The DRG says that today's entry, from our friend Plutarch, is how Julius Caesar came to come up with the Julian calendar. But it only gets a passing mention:
Cæsar called in the best philosophers and mathematicians of his time to settle the point, and out of the systems he had before him, formed a new and more exact method of correcting the calendar, which the Romans use to this day, and seem to succeed better than any nation in avoiding the errors occasioned by the inequality of the cycles.The rest of the passage is about Caesar's steady desire to be king, and the growing desire of some Senators to stop this. (They leave notes around Brutus's chair, says Plutarch:
Those who desired a change, and looked on him as the only, or at least the most proper, person to effect it, did not venture to speak with him; but in the night-time laid papers about his chair of state, where he used to sit and determine causes, with such sentences in them as, “You are asleep, Brutus,” “You are no longer Brutus.”-- proving that life not only imitates high school, but always has since before there was high school.) About the calendar, though, two things, and then I have to make potato salad for my guests:
• One can want to undermine the traditions of the Republic in favor of a unitary executive and still look favorably upon the leading scientists of the day.
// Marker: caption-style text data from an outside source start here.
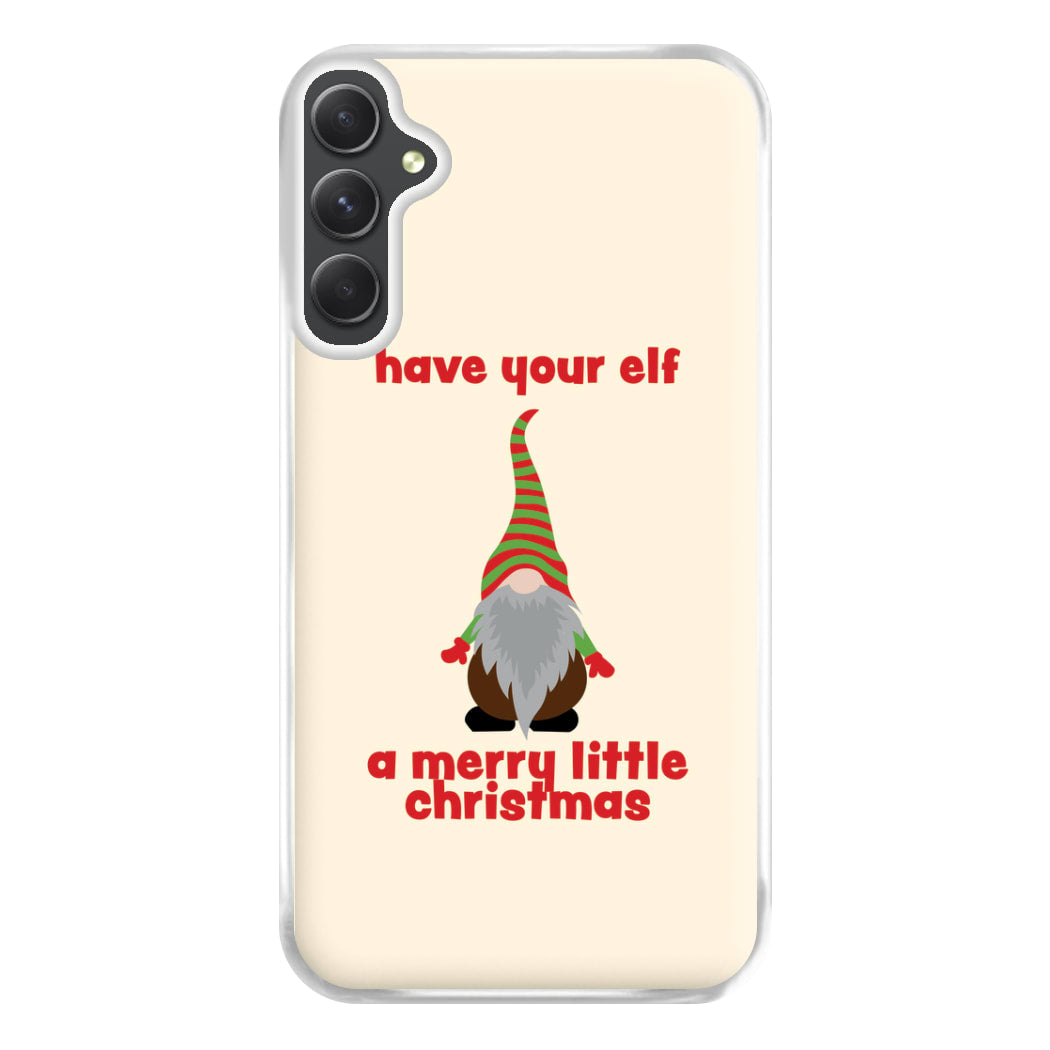 Have Your Elf A Merry Little Christmas Phone Case for Galaxy A34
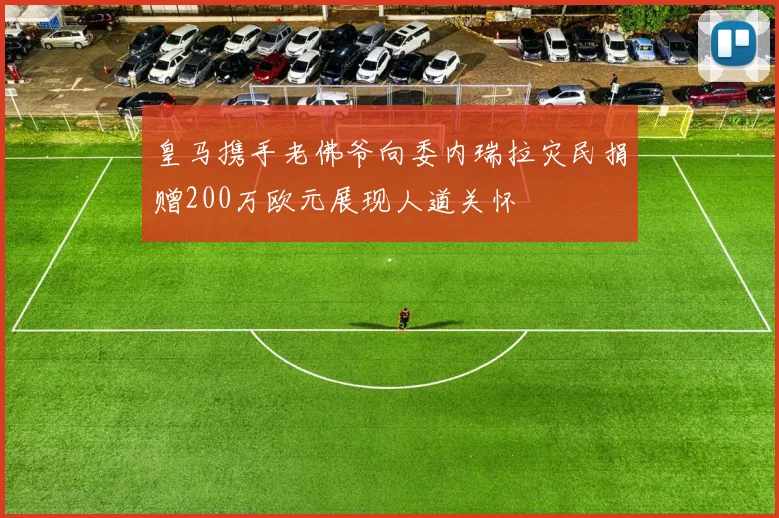 皇马携手老佛爷向委内瑞拉灾民捐赠200万欧元展现人道关怀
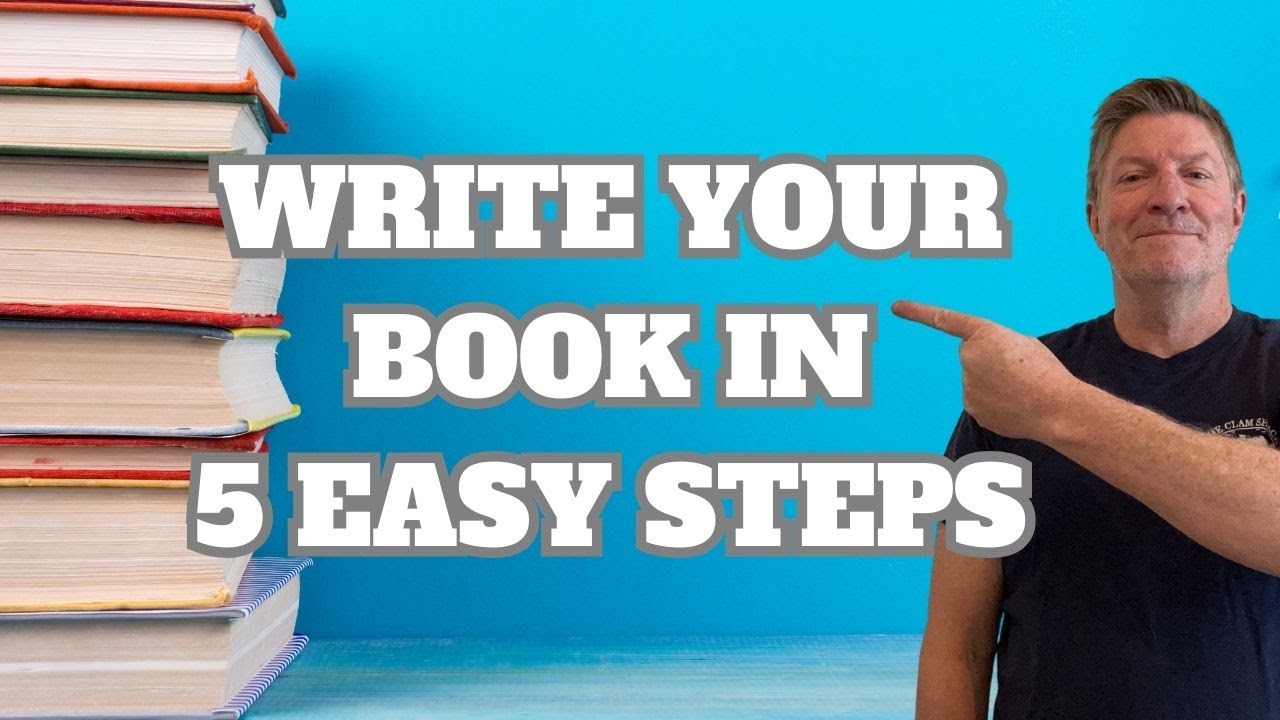 How to WRITE a BOOK (5 Steps to Write Your First Book).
So you can't judge everything by our own time.
• I think if there were a modern history, instead of four and a half pages about the gathering storm over Caesar, and a paragraph about the calendar, the assassination would only be mentioned in the forward to a 300-page book about the calendar, which would be called something like 'July: The Invention Of The Month That Changed The World" or "Julian: How Caesar Dictated The Calendar That Changed The World." Something along those lines. Rest assured the world would be changed.